Text excerpt ->
----------------------------------------

December 25, 2005

Christmas, 1958.

Obviously, Mommy was taking the picture. Dell was resisting the onslaught of the popping flashbulb. I was trying to prove that I belonged on "The Mickey Mouse Club" more than Karen. There's George in his cowboy pajamas. Is Daddy asleep or has he had more than just that one beer? He's got his Lucky Strikes. Note the creche, the Christmas tree, and the inexplicable 1950s pattern on the curtain. The dolls are not Barbies. Barbie comes out in 1959. We are Barbie-innocent here in 1958 with our Ginny dolls and Jill dolls.

Christmas 1958

And here's a second photo from the same year. The classic dangling string approach to displaying Christmas cards was used. Pole lamps seemed perfect. Surely, in the future everyone will always want three lights on a pole that can be wedged between floor and ceiling. Nice kitty-cat appliqué on the shirt.

----------------------------------------

Data below ->
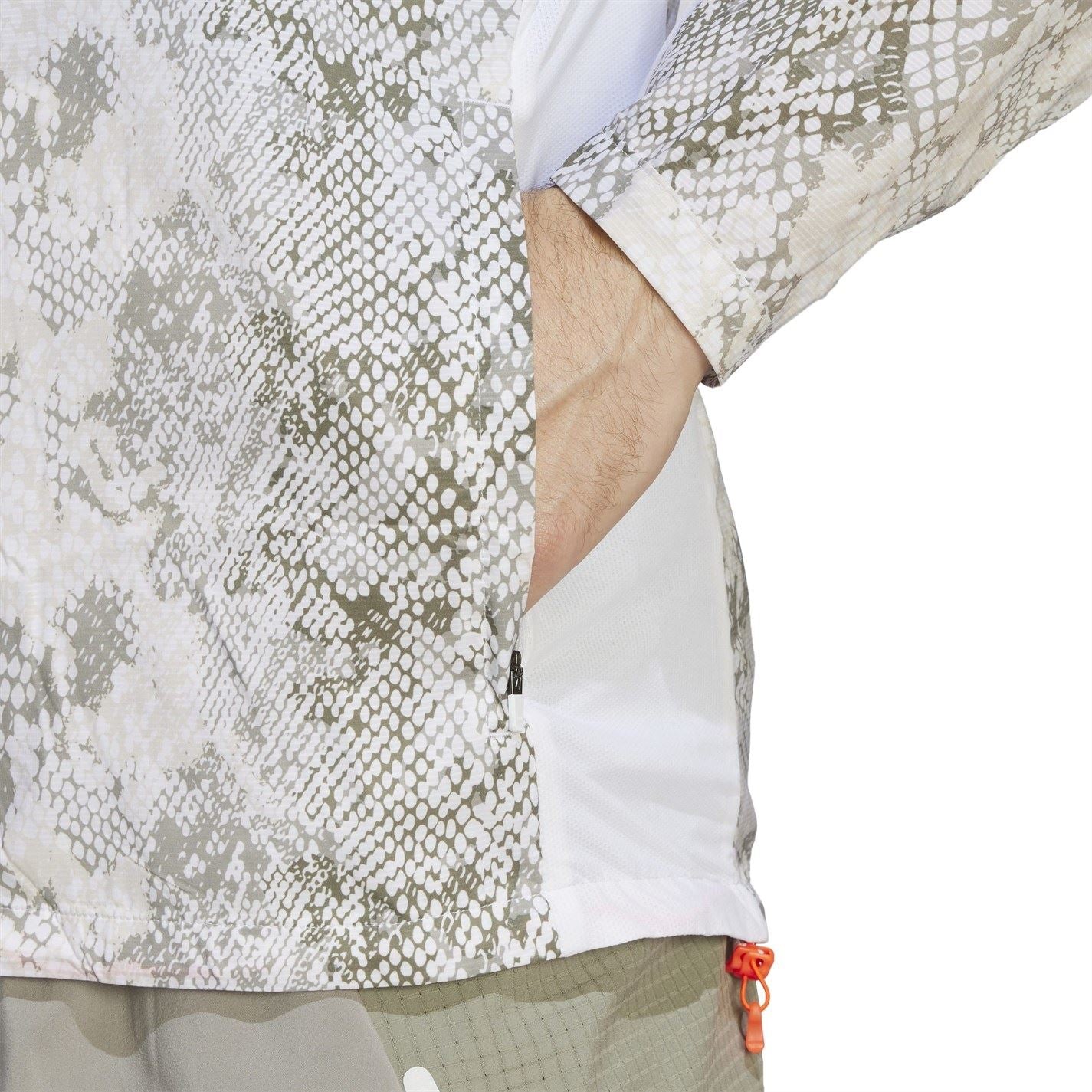 adidas Funnel Neck Regular Fit Running Jacket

----------------------------------------

Task to complete ->
Write the next part of the December 25, 2005 post about Christmas 1958, picking up after its last sentence.

Response below ->
Christmas 1958-2

Here's the last one in this set. That's my grandmother, Elsa Tausig Althouse, known as Mom. Look at how dressed up people got to visit their grandkids. Shiny stockings, black pumps, good dress, curled hair. A special Christmas pin (which probably had a string to pull to make Santa's nose light up). She expected my mother to dress us up too. You can see I'm in a skirt. I don't suppose Mom appreciated the dirty Keds though. We're engaged in that time-honored Christmas tradition: explaining the presents.

Christmas 1958-3


Rick Lee said...

Oh man, check out that upholstery material. Is that stuff that had the texture of a hairbush?

David said...

Fabulous picture! The sofa seems oriented towards a TV. I wonder what was playing at that time? Could have been the Ann Sullivan show, a news show (Walter Cronkite), Ed Sullivan? Trivia question; LSMFT! My grandparents eschewed Luckys for Raleighs because they had coupons for redemption on the back of the pack.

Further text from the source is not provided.